Auch die CVP Kanton Luzern sieht das Defizit weniger wegen der Ausgaben-, sondern eher aufgrund der Einnahmeseite verschuldet. «Der Bericht von Bakbasel enthält keine Aussagen und Vergleiche auf der Einnahmeseite.» Dies sei eine verpasste Chance, so Pirmin Jung, Präsident der CVP Kanton Luzern und er fügt an: «Effektive Einsparungen werden wohl nur über das Angebot der Leistungen und das Überdenken der vielfältigen Strukturen möglich sein.»

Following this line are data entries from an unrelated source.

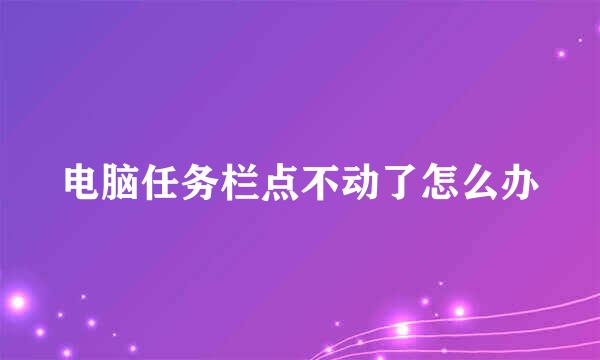 电脑任务栏点不动了怎么办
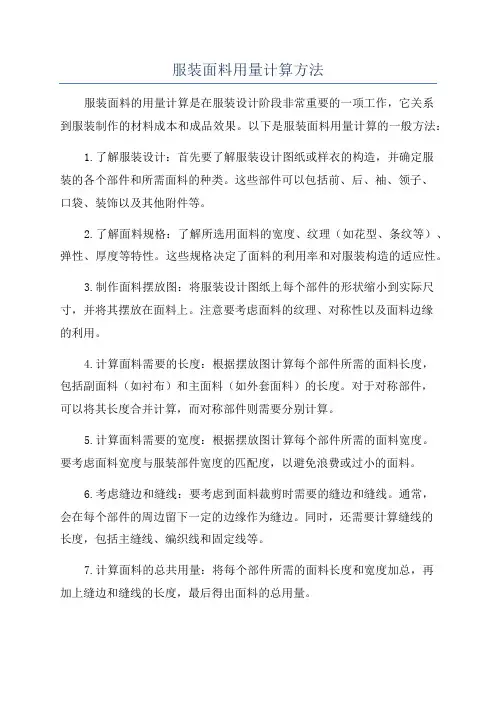 服装面料用量计算方法

服装面料的用量计算是在服装设计阶段非常重要的一项工作，它关系到服装制作的材料成本和成品效果。以下是服装面料用量计算的一般方法：

1.了解服装设计：首先要了解服装设计图纸或样衣的构造，并确定服装的各个部件和所需面料的种类。这些部件可以包括前、后、袖、领子、口袋、装饰以及其他附件等。

2.了解面料规格：了解所选用面料的宽度、纹理（如花型、条纹等）、弹性、厚度等特性。这些规格决定了面料的利用率和对服装构造的适应性。

3.制作面料摆放图：将服装设计图纸上每个部件的形状缩小到实际尺寸，并将其摆放在面料上。注意要考虑面料的纹理、对称性以及面料边缘的利用。

4.计算面料需要的长度：根据摆放图计算每个部件所需的面料长度，包括副面料（如衬布）和主面料（如外套面料）的长度。对于对称部件，可以将其长度合并计算，而对称部件则需要分别计算。

5.计算面料需要的宽度：根据摆放图计算每个部件所需的面料宽度。要考虑面料宽度与服装部件宽度的匹配度，以避免浪费或过小的面料。

6.考虑缝边和缝线：要考虑到面料裁剪时需要的缝边和缝线。通常，会在每个部件的周边留下一定的边缘作为缝边。同时，还需要计算缝线的长度，包括主缝线、编织线和固定线等。

7.计算面料的总共用量：将每个部件所需的面料长度和宽度加总，再加上缝边和缝线的长度，最后得出面料的总用量。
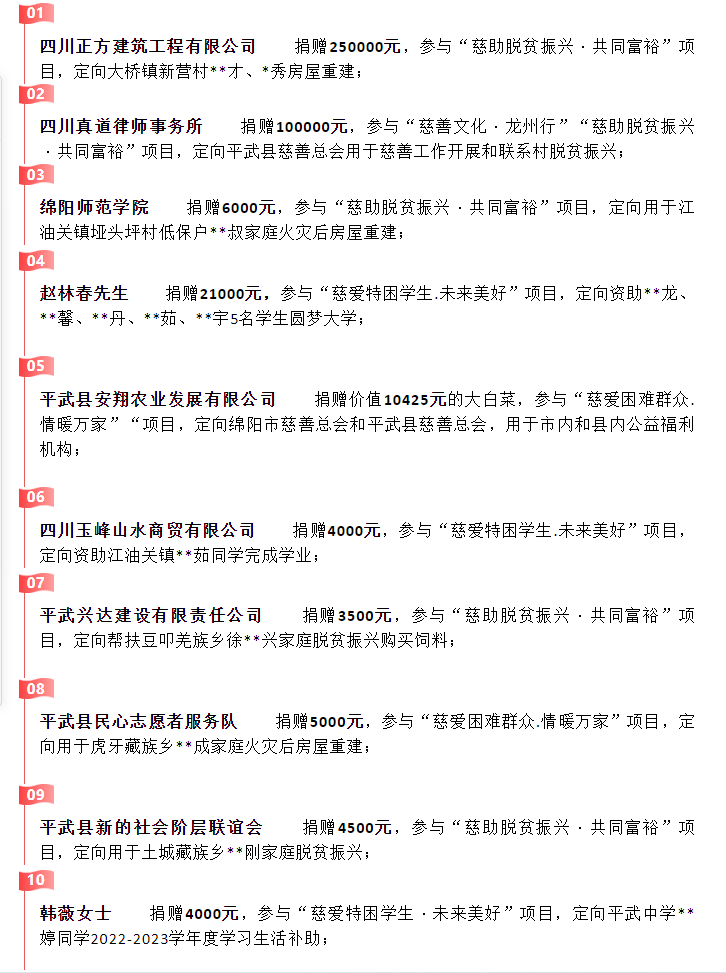 01

四川正方建筑工程有限公司　　捐赠250000元，参与“慈助脱贫振兴 · 共同富裕”项目，定向大桥镇新营村**才、*秀房屋重建；

02

四川真道律师事务所　　捐赠100000元，参与“慈善文化 · 龙州行”“慈助脱贫振兴 · 共同富裕”项目，定向平武县慈善总会用于慈善工作开展和联系村脱贫振兴；

03

绵阳师范学院　　捐赠6000元，参与“慈助脱贫振兴 · 共同富裕”项目，定向用于江油关镇垭头坪村低保户**叔家庭火灾后房屋重建；

04

赵林春先生　　捐赠21000元，参与“慈爱特困学生.未来美好”项目，定向资助**龙、**馨、**丹、**茹、**宇5名学生圆梦大学；

05

平武县安翔农业发展有限公司　　捐赠价值10425元的大白菜，参与“慈爱困难群众.情暖万家”“项目，定向绵阳市慈善总会和平武县慈善总会，用于市内和县内公益福利机构；

06

四川玉峰山水商贸有限公司　　捐赠4000元，参与“慈爱特困学生.未来美好”项目，定向资助江油关镇**茹同学完成学业；

07

平武兴达建设有限责任公司　　捐赠3500元，参与“慈助脱贫振兴 · 共同富裕”项目，定向帮扶豆叩羌族乡徐**兴家庭脱贫振兴购买饲料；

08

平武县民心志愿者服务队　　捐赠5000元，参与“慈爱困难群众.情暖万家”项目，定向用于虎牙藏族乡**成家庭火灾后房屋重建；

09

平武县新的社会阶层联谊会　　捐赠4500元，参与“慈助脱贫振兴 · 共同富裕”项目，定向用于土城藏族乡**刚家庭脱贫振兴；

10

韩薇女士　　捐赠4000元，参与“慈爱特困学生 · 未来美好”项目，定向平武中学**婷同学2022-2023学年度学习生活补助；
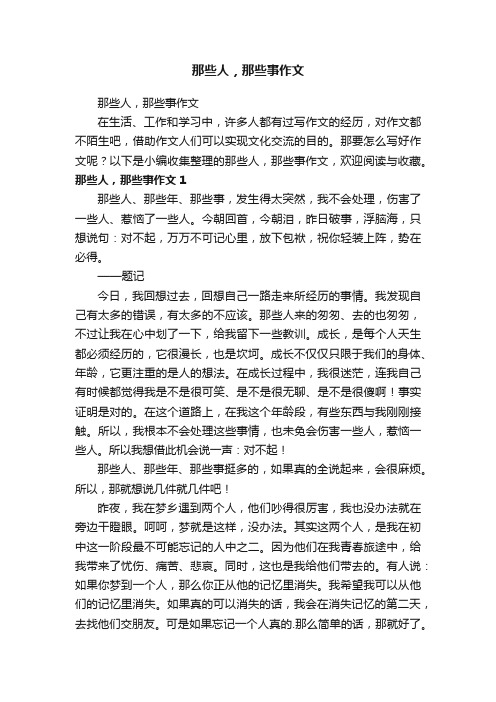 那些人，那些事作文

那些人，那些事作文

在生活、工作和学习中，许多人都有过写作文的经历，对作文都不陌生吧，借助作文人们可以实现文化交流的目的。那要怎么写好作文呢？以下是小编收集整理的那些人，那些事作文，欢迎阅读与收藏。

那些人，那些事作文 1

那些人、那些年、那些事，发生得太突然，我不会处理，伤害了一些人、惹恼了一些人。今朝回首，今朝泪，昨日破事，浮脑海，只想说句：对不起，万万不可记心里，放下包袱，祝你轻装上阵，势在必得。

——题记

今日，我回想过去，回想自己一路走来所经历的事情。我发现自己有太多的错误，有太多的不应该。那些人来的匆匆、去的也匆匆，不过让我在心中划了一下，给我留下一些教训。成长，是每个人天生都必须经历的，它很漫长，也是坎坷。成长不仅仅只限于我们的身体、年龄，它更注重的是人的想法。在成长过程中，我很迷茫，连我自己有时候都觉得我是不是很可笑、是不是很无聊、是不是很傻啊！事实证明是对的。在这个道路上，在我这个年龄段，有些东西与我刚刚接触。所以，我根本不会处理这些事情，也未免会伤害一些人，惹恼一些人。所以我想借此机会说一声：对不起！

那些人、那些年、那些事挺多的，如果真的全说起来，会很麻烦。所以，那就想说几件就几件吧！

昨夜，我在梦乡遇到两个人，他们吵得很厉害，我也没办法就在旁边干瞪眼。呵呵，梦就是这样，没办法。其实这两个人，是我在初中这一阶段最不可能忘记的人中之二。因为他们在我青春旅途中，给我带来了忧伤、痛苦、悲哀。同时，这也是我给他们带去的。有人说：如果你梦到一个人，那么你正从他的记忆里消失。我希望我可以从他们的记忆里消失。如果真的可以消失的话，我会在消失记忆的第二天，去找他们交朋友。可是如果忘记一个人真的.那么简单的话，那就好了。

Hansjörg Kaufmann, Leiter Dienststelle Finanzen, kontert: «Zu sagen, der Kanton Luzern habe ein Einnahmenproblem, ist eine Frage der politischen Optik.» Er könne den Kritikpunkt nicht genau nachvollziehen, denn die Aussage sei zu wage. Zur Kritik der CVP sagt er: «Im Bericht sind diverse Angaben auch zur Einnahmeseite, wie beispielsweise zu den Steuereinnahmen, zum Nationalen Finanzausgleich und zur Gewinnausschüttung der Schweizerischen Nationalbank, zu finden.»

Der Kanton betont, dass diese Studie keine Sparmassnahmen definiere. «Dieser Bericht von Bakbasel dient lediglich zur Evaluation», so Kaufmann weiter. Der Regierungsrat wird die aus dem Projekt «Leistungen und Strukturen II» resultierenden Massnahmen diesen Sommer beschliessen und in der Dezember-Session dem Kantonsrat zusammen mit dem Aufgaben- und Finanzplan (AFP) 2015 bis 2018 unterbreiten. Für Massnahmen, zu deren Umsetzung Gesetzesänderungen nötig sind, werde dem Kantonsrat eine separate Botschaft vorgelegt.